**Activity 1**
List every part of the water-level monitor that the text below on the spring-house monitor names.
**Activity 2**
Answer these questions from the text below on the spring-house monitor:
(a) How thick was the ice layer left by the January cold spell?
(b) On what date was there a solid layer of ice on the water?
(c) What eliminated the ice and raised the water level to the overflow pipes?

**Source text**
I did not think it would take this long to get the water-level monitor installed. I figured out the trigonometry part last year and started building the contraption to put into the spring house. Part of the delay was due to a cold spell in January which left a three inch layer of ice in the spring house, and then I got distracted for a while.
Figure 1. On January 6, 2018 there was a solid layer of ice on top of the water in the spring house. This was not compatible with my idea to measure water depth with a tilting arm floating on the water surface. A week later a warm rain storm eliminated the ice and raised the water level to the two overflow pipes in the wall to the left (see lead image).
Figure 2. The completed contraption ready for installation. The tilt of the arm depends on the height of the white packing material which will float on the water surface.
Figure 3. The blue box houses an accelerometer which senses the angle of the tilting arm. A Mini Pearl Logger is in the peanut butter jar.

**Data block**
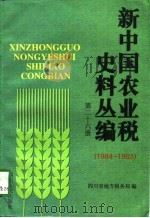 新中国农业税史料丛编 第26册 1984-1993 1998 PDF电子版封面 7220041330 四川省地方税务局编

**Answer area 1**
- Tilting arm
- White packing material
- Blue box
- Accelerometer
- Mini Pearl Logger
- Peanut butter jar

**Answer area 2**
(a) Three inches.
(b) January 6, 2018.
(c) A warm rain storm a week later.